Nevada City council postpones Pioneer Park pool project
The Nevada City Council approved Wednesday night to table the city’s Pioneer Park swimming pool rehabilitation project until fall 2016, directing City Manager Mark Prestwich to seek funding for the development project in the interim.
“We will leave no stone unturned in finding funding for the project,” Prestwich said. “There are several grant opportunities out there that we will look at, and once we find substantial options we can bring those back in a proposal back to the council.”
On Wednesday, Parks and Recreation Supervisor Dawn Zydonis gave a presentation to the council about the pool, which was built in 1935 and last fully renovated in 1983.
Over the years, the city has repaired the community pool, installing stainless steel gutters, a new filtration system and pump room, and reconstructed bathrooms. In 2009, the pool’s filters were replaced, along with new stall doors in the bathrooms.
Concerns persisted, though, due to loose debris often being found at the bottom of the pool. The city also observed excessive water leakage in recent years, according to city documents.
To address those concerns, the city contracted Neil O. Anderson and Associates, a firm with commercial pool experience, to examine the pool and make structural recommendations.
The firm found that issues with the pool were due to the city annually draining the pool over the winter months, exposing it to freezing temperatures that caused cracking, according to the firm.
“What we would do is leave the water in and heat the pool,” Prestwich said. “The professional advice is we should begin with a new pool surface, but we’d leave the pool filled over the winter seasons in the meantime.”
A $221,000 rehabilitation project was suggested that would extend the pool’s life expectancy by 10 to 20 years, though, council members approved city staff recommendations Wednesday that the project be postponed to figure out funding.
“Staff recommends we wait till fall 2016,” Zydonis said. “We can look for additional funding options in the meantime, and hopefully there’s some grants out there, or alternative funding so we won’t have to ask for all of the funding to come from Measure L.”
During public comment, Linda Chaplin, a Nevada County resident and proclaimed frequenter of the pool said it is an incredible resource to the community.
“I would like you to put whatever reparations and renovations at the top of your recreation budget because I think it’s well worth it, and used extensively by many people in the area,” Chaplin said.
Council members also discussed the city’s second quarter financial reports, which were presented Wednesday by Assistant City Manager Catrina Olson.

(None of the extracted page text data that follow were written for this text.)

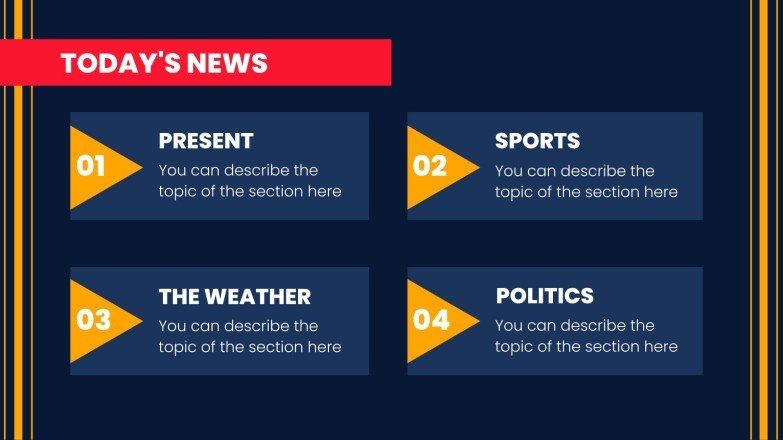 TODAY'S NEWS

01
PRESENT
You can describe the topic of the section here

02
SPORTS
You can describe the topic of the section here

03
THE WEATHER
You can describe the topic of the section here

04
POLITICS
You can describe the topic of the section here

According to the report, the city’s cumulative cash total has increased by $300,000 in the past year, going from $2.9 million in December 2013 to $3.2 million in December 2014.
In other business, council members held a public hearing to discuss the potential application of funding for the city’s micro-business program under the State Community Development Block Grant Program.
The city council also approved to extend an interim bed-and-breakfast ordinance that was adopted on Jan. 14, and prohibits the establishment of new B&Bs in residential zones. Prestwich also announced there would be a special city council meeting at 6:30 p.m. Wednesday, dedicated to discussion around B&B and vacation rentals in the area.